Чиновник удовлетворенно качнул головой и попрощался.

— Понимаешь, я все думал после синагоги, — говорил мне вечером Ибрагим. — Вот вытащат ребят на встречу с тобой. Ничего плохого. И эти из министерства завтра же забудут, а ребята будут думать, что они не забыли, будут думать: «Вот мы живем, как все, но государство помнит, что мы — евреи», потом еще будут думать: «Государство запомнит, что мы встречались с еврейским журналистом. Вдруг мы сказали что-то не то?..» Зачем им такое на их голову?..

— Ты хороший человек, Ибрагим.

— Но, боюсь, не очень хороший мусульманин, — с улыбкой ответил наш переводчик, поднимая стакан с виски.

— Отнюдь!
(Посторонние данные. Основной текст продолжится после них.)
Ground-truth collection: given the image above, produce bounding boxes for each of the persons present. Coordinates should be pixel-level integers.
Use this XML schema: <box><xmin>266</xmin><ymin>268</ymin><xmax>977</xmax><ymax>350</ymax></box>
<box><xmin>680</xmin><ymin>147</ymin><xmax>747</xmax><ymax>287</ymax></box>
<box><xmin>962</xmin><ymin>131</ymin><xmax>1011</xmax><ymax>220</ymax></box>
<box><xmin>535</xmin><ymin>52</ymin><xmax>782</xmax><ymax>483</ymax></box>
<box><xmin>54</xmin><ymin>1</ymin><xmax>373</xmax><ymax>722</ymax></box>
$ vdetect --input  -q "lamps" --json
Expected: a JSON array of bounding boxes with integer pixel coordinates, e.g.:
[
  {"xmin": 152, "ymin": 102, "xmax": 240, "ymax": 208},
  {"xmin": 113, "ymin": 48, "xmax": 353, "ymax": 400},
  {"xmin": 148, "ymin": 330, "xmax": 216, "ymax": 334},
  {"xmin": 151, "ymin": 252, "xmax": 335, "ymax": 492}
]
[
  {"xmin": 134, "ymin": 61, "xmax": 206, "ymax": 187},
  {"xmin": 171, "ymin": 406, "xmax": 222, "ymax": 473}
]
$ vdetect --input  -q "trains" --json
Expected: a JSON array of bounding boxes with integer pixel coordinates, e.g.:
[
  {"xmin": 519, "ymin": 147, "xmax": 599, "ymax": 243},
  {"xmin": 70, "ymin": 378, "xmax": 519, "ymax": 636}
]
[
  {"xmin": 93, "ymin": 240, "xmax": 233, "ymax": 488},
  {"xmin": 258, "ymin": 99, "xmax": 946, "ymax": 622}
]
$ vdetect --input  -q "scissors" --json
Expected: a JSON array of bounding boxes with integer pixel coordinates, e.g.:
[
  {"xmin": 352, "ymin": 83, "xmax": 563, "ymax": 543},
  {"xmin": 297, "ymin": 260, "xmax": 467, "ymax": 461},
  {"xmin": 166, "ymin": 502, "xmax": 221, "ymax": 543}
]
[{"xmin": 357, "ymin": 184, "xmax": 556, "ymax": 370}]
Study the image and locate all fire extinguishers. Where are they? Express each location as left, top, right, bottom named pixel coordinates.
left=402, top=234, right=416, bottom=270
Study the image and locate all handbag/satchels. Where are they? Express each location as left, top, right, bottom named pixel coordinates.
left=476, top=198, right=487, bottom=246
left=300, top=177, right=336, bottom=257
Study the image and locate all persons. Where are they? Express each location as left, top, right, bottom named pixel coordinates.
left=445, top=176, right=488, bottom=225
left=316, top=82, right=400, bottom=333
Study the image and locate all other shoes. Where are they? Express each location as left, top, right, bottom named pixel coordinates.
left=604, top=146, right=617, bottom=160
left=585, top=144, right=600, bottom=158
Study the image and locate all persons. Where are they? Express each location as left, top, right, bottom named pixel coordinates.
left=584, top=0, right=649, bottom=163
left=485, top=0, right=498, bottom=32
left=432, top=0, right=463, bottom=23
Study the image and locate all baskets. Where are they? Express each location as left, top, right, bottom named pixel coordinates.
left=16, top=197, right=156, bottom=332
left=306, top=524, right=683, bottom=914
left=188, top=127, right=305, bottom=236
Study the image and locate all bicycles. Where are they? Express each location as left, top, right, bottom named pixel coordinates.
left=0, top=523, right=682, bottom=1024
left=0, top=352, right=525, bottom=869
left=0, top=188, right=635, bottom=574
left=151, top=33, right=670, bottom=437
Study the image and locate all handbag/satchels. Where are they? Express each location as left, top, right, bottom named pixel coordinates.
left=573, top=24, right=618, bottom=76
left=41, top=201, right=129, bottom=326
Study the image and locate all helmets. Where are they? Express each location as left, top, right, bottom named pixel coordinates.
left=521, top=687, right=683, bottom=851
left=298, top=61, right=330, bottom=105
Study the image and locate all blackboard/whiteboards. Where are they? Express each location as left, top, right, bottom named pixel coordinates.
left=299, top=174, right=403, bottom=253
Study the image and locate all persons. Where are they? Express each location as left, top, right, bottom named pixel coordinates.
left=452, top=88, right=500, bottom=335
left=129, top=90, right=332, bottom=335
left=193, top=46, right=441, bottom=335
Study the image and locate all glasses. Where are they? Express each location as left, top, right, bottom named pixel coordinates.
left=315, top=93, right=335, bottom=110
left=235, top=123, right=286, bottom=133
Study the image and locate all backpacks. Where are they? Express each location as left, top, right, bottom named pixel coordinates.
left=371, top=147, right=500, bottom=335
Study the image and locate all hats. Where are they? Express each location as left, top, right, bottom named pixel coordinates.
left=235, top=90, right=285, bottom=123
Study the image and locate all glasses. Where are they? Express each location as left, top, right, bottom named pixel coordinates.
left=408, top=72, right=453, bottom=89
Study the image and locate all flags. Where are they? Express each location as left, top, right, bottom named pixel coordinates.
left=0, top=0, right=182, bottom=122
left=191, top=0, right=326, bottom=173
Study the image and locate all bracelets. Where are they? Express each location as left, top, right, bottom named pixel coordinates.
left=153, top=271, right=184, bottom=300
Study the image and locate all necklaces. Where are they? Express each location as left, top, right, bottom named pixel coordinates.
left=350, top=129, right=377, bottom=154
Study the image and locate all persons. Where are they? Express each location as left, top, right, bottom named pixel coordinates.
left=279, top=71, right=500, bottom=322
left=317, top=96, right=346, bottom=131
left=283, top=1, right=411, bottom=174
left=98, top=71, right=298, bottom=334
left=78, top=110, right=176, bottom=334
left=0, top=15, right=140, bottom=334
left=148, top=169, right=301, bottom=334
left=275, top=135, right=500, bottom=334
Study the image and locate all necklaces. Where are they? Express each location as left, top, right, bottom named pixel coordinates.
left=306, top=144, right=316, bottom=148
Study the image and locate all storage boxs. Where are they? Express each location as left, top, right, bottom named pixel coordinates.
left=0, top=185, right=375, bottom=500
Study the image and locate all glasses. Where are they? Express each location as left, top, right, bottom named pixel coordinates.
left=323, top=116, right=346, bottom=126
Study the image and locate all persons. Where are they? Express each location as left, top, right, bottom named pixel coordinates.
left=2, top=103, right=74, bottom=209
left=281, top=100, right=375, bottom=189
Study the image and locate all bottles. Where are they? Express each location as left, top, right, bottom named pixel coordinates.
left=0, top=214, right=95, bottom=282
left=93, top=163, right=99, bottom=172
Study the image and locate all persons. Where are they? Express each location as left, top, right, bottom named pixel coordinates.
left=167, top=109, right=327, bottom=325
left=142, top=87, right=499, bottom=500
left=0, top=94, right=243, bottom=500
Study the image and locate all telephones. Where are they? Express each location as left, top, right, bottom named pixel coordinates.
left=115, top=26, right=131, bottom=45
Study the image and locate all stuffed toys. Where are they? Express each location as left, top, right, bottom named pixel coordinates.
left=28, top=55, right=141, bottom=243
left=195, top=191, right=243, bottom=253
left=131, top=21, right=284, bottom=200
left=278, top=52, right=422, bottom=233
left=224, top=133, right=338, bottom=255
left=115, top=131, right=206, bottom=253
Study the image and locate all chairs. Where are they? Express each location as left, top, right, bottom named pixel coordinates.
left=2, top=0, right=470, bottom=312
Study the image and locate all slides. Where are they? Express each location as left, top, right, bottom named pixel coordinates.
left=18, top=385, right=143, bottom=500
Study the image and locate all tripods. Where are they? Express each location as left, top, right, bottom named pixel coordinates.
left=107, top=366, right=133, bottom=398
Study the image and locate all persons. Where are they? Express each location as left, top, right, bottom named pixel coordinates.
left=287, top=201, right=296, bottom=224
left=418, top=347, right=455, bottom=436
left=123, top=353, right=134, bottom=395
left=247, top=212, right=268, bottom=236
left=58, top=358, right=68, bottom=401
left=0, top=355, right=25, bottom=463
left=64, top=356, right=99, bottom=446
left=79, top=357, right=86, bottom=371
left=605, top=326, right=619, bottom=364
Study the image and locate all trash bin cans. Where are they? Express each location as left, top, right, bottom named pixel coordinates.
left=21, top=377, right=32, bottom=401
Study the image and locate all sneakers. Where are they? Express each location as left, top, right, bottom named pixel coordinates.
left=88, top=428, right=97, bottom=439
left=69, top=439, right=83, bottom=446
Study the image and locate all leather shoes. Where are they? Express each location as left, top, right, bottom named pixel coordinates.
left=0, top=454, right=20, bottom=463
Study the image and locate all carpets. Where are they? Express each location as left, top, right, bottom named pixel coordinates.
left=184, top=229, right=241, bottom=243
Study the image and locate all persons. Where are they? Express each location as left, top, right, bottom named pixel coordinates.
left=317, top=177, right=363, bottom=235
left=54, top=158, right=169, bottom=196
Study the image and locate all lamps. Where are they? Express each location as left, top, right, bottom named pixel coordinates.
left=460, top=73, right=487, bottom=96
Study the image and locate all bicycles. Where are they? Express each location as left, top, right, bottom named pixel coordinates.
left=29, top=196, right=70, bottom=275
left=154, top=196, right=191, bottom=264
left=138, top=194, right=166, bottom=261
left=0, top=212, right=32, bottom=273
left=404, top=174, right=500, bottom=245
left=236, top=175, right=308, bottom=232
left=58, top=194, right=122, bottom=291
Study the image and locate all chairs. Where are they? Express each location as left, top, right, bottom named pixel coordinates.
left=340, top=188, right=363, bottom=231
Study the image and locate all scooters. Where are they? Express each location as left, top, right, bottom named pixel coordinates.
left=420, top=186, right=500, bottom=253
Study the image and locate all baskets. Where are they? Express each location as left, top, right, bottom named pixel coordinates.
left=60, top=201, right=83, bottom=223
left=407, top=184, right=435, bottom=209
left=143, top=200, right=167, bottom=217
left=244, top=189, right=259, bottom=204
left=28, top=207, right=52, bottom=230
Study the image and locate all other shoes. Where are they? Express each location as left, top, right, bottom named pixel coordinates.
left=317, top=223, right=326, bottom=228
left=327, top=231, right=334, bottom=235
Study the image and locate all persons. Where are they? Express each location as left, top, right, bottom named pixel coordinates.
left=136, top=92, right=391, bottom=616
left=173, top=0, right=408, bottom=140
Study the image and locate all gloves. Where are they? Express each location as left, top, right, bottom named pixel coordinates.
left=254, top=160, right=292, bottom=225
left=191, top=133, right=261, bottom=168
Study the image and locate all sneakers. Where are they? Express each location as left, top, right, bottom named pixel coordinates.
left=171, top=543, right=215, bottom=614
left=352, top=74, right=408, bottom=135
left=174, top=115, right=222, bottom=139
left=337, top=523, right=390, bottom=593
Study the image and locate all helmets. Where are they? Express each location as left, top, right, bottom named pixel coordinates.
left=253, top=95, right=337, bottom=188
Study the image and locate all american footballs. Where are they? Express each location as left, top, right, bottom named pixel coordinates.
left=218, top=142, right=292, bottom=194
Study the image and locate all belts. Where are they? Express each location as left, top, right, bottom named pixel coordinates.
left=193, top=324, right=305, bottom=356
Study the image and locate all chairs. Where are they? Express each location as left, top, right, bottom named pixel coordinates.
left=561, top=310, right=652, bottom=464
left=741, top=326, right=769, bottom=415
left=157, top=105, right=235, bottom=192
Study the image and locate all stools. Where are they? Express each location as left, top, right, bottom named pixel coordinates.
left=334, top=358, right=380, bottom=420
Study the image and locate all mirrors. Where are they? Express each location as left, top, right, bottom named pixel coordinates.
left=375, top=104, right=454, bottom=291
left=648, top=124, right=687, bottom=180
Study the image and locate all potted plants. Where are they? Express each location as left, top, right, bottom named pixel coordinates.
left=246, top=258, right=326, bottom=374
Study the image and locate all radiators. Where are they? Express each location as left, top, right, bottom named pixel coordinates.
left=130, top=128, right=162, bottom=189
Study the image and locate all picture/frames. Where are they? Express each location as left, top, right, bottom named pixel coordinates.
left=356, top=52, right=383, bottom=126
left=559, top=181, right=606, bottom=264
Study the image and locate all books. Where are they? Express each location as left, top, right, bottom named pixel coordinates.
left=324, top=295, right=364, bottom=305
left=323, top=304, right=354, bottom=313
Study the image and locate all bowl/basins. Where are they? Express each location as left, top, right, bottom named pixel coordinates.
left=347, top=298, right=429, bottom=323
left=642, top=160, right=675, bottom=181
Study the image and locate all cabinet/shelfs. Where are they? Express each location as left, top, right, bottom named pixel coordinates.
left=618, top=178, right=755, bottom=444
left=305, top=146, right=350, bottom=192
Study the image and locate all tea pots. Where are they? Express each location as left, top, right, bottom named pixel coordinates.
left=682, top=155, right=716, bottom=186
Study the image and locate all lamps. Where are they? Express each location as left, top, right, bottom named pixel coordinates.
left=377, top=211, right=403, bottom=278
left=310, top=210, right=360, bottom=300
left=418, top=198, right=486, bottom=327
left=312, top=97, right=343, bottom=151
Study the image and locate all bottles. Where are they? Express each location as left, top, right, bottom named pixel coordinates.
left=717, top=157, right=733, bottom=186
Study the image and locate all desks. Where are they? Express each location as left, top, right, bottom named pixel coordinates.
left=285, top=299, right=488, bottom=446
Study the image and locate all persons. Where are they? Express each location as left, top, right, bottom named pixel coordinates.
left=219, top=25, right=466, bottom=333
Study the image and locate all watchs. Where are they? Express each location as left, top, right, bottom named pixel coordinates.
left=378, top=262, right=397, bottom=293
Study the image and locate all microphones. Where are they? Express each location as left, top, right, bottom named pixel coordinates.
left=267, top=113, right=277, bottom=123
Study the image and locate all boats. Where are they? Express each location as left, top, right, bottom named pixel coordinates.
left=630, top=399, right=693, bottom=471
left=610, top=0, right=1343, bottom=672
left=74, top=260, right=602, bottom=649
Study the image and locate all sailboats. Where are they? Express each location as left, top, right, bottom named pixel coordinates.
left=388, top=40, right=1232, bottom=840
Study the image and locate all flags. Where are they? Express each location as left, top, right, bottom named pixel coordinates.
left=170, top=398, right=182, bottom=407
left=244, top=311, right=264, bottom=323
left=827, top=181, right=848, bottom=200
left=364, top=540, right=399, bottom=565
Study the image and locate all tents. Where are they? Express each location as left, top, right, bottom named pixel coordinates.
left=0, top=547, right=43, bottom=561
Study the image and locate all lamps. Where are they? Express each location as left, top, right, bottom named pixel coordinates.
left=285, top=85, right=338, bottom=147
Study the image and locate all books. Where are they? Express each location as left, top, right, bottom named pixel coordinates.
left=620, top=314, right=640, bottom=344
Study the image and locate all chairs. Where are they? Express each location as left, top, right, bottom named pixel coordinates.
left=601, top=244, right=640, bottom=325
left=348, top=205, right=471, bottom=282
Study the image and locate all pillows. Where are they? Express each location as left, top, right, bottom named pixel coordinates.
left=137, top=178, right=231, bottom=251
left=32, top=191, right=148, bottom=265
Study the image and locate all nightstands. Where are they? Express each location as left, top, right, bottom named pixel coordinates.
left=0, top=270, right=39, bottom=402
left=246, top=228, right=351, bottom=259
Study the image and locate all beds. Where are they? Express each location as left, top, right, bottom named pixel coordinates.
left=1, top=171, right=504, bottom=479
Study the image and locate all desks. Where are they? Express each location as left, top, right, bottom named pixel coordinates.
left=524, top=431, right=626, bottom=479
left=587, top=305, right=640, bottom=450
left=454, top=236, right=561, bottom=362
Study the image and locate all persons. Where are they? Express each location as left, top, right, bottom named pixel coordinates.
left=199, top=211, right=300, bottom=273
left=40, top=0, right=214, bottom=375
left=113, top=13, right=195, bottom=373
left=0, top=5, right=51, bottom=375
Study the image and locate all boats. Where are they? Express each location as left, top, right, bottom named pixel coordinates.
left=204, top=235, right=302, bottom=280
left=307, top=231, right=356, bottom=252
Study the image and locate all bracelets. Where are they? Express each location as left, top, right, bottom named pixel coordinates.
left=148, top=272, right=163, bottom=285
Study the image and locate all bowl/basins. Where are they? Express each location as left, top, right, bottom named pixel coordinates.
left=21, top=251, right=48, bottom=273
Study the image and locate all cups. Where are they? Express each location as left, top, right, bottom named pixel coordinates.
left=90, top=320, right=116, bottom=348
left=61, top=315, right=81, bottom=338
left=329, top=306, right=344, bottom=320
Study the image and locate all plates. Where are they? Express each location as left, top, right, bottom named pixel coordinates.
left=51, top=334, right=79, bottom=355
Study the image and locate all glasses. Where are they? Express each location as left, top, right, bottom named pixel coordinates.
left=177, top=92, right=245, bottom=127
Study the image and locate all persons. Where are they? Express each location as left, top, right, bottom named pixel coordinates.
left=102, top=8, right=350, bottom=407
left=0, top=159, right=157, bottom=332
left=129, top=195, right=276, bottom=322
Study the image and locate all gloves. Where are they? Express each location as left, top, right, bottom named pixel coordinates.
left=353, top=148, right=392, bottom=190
Коран говорит: «Не будет милости тому, кто не проявляет милосердия к другим».

— Вот видишь, а я-то этого не помнил, — расхохотался доктор. — Ну, за тебя!

— А я, видишь ли, не слишком хороший журналист… Упустил свою репортерскую удачу, дважды не воспользовался шансом поговорить с последними евреями в стране Египетской… Давай, лучше за тебя.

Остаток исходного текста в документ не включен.